▶ _WHAT THIS EXERCISE ASKS_:
1 - Reproduce the part of the text on dynamic dead code elimination between "Or, another classic" and "block is detected.", inclusive.
2 - Render this sentence from the dead code elimination text in French: "Typically, a store that may be visible to another processor constitutes a usage that will cause uops to be emitted."

It has been shown that often more than 1/3 of all computations, data
movement, etc., are dynamically dead - they will never be used by the
program, on its current path of execution.
There have been hardware proposals that delay computations, and elide
some such dynamically dead code. Something like the flip side of
[[hardware futures]].
; [[Semi-static optimization]]
Dynamic dead code elimination may be done as a [[semi-static
optimization]] in an [[optimized trace cache]].
Basically, one applies classic compiler algorithms to the code to be cached,
augmented by reachability predicates.
Or, another classic way of doing hardware optimization is to examine the
post-retirement instruction stream, eliminate dead code, and install
that in the [[optimized trace cache]].
; [[Rename time optimization]]
Dynamic dead code elimination may also be done in the [[renamer]]
pipestage. The basic idea is, instead of emitting uops as the are
decoded,one assembles blocks of uops in the renamer.
Essentially, large expressions, potentially with multiple inputs and
outputs.
One does not emit such a block of uops from the renamer to execution
until a usage of the block is detected.
Typically, a store that may be visible to another processor constitutes
a usage that will cause uops to be emitted.
(Although certain stores can be elided, e.g. push/pop/push [[stack
optimizations]] and [[temporary variable optimizations]].)
Similarly, the evaluation of a branch condition may cause uops to be
emitted. But one only need emit the subset of the buffered uops
necessary to evaluate the branch.
Exceptions and other situations whether the entire program state may
cause uops to be emitted.
And overflow of the renamer buffer.
If the output of an expression buffered in the renamer is overwritten,
that part of the expression can be eliminated as dead code.

▶ _LISTED RECORDS_:

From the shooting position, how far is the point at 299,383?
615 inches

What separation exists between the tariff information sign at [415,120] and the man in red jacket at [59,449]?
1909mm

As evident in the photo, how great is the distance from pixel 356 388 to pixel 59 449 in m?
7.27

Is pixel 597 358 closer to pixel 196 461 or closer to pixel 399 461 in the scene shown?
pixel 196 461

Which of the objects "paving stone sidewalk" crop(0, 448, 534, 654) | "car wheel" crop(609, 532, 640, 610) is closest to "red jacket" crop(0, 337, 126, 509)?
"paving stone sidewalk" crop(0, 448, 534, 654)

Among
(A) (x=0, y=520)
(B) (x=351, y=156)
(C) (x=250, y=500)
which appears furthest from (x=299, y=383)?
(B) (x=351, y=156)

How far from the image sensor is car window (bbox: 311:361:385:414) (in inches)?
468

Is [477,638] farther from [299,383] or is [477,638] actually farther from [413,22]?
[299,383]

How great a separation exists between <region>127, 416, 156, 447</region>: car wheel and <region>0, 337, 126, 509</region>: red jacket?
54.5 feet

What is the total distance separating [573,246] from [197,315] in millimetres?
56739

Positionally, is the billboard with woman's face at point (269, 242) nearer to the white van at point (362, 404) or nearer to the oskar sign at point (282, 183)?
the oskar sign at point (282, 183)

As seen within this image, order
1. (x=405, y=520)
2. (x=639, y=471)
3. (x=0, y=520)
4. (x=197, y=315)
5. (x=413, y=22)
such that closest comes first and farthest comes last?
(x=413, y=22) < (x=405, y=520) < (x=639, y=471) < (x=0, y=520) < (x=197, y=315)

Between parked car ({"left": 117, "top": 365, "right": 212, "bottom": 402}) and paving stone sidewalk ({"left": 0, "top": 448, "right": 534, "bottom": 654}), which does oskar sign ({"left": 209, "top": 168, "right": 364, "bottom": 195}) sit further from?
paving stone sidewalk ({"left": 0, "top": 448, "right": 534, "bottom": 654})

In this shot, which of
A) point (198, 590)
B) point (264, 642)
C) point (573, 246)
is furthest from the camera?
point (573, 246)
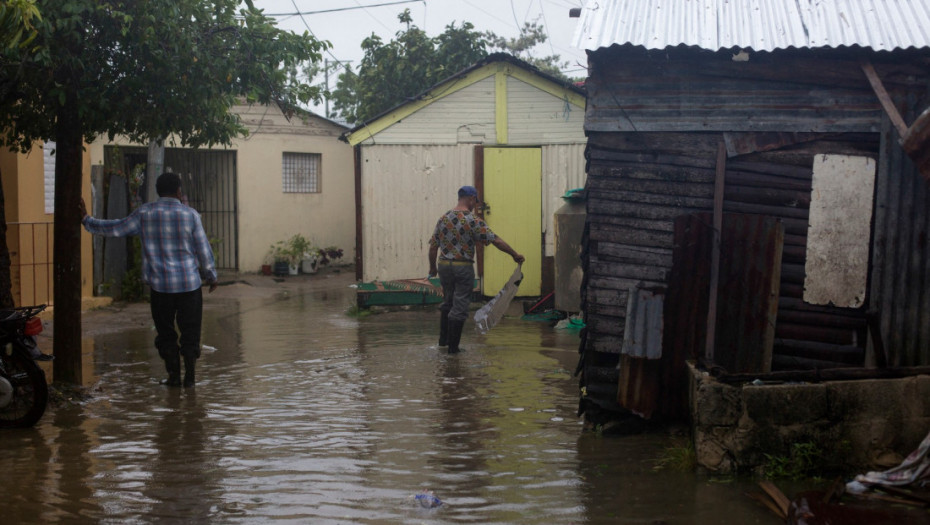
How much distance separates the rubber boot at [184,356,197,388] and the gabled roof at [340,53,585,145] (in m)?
6.87

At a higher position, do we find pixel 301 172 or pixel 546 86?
pixel 546 86

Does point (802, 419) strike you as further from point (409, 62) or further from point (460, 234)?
point (409, 62)

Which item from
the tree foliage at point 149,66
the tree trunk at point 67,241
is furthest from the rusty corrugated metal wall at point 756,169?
the tree trunk at point 67,241

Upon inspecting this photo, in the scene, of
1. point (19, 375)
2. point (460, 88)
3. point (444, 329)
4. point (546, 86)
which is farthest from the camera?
point (460, 88)

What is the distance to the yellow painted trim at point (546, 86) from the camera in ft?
47.8

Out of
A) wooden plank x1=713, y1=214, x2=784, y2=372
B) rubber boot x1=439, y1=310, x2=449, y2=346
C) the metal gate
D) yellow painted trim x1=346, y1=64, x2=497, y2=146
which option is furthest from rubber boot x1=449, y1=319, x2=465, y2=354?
the metal gate

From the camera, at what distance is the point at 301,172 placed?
22.8 meters

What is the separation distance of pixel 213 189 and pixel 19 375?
51.0ft

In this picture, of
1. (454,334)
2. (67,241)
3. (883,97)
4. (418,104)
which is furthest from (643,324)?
(418,104)

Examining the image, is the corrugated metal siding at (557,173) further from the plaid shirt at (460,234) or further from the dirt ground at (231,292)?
the dirt ground at (231,292)

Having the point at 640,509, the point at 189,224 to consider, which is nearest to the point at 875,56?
the point at 640,509

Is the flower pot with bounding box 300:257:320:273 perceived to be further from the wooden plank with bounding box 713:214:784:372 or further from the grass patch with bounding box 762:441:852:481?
the grass patch with bounding box 762:441:852:481

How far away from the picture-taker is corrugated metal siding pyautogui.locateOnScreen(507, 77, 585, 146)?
48.2ft

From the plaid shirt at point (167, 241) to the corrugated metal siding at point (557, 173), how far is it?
7.53m
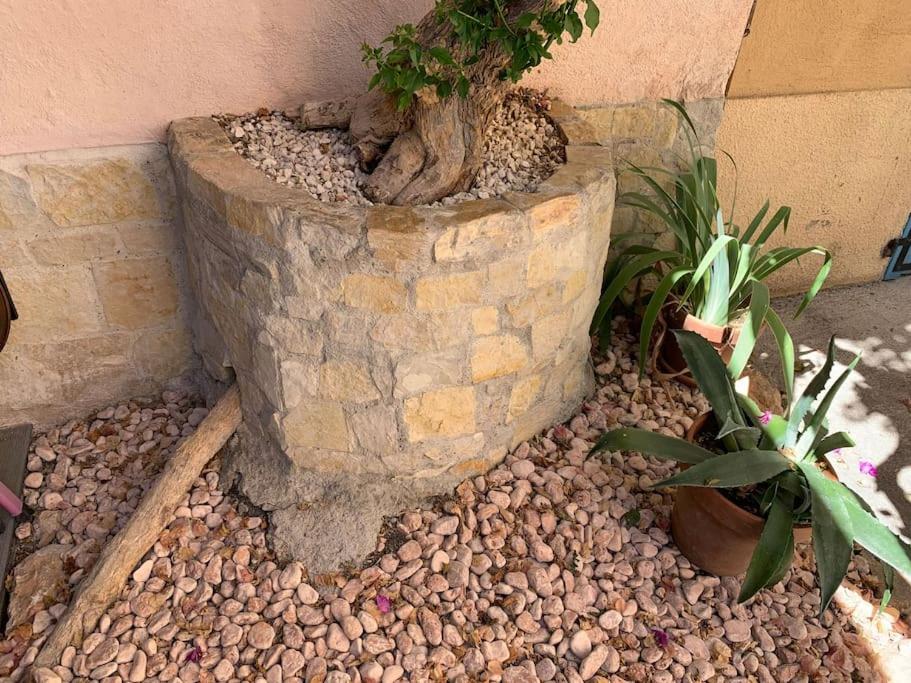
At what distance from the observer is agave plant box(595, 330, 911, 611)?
166cm

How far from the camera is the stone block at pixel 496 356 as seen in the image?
6.40 feet

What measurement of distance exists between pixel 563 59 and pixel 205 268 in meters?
1.37

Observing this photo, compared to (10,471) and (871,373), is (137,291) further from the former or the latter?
(871,373)

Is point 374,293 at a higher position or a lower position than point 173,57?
lower

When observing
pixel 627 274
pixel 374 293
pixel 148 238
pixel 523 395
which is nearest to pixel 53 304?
pixel 148 238

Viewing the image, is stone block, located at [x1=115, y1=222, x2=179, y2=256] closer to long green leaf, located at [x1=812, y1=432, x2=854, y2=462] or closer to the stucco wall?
long green leaf, located at [x1=812, y1=432, x2=854, y2=462]

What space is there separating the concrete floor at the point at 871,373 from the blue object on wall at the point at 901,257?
0.04 metres

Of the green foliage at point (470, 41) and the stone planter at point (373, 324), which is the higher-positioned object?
the green foliage at point (470, 41)

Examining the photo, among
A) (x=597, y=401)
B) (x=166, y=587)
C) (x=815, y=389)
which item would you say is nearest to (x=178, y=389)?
(x=166, y=587)

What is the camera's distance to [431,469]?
211 centimetres

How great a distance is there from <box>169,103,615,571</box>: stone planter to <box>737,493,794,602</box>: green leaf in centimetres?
74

▶ _COMPLETE ANSWERS_:
1 -
Or, another classic way of doing hardware optimization is to examine the
post-retirement instruction stream, eliminate dead code, and install
that in the [[optimized trace cache]].
; [[Rename time optimization]]
Dynamic dead code elimination may also be done in the [[renamer]]
pipestage. The basic idea is, instead of emitting uops as the are
decoded,one assembles blocks of uops in the renamer.
Essentially, large expressions, potentially with multiple inputs and
outputs.
One does not emit such a block of uops from the renamer to execution
until a usage of the block is detected.

2 - Généralement, une opération de stockage susceptible d'être visible par un autre processeur constitue une utilisation qui entraînera l'émission de uops.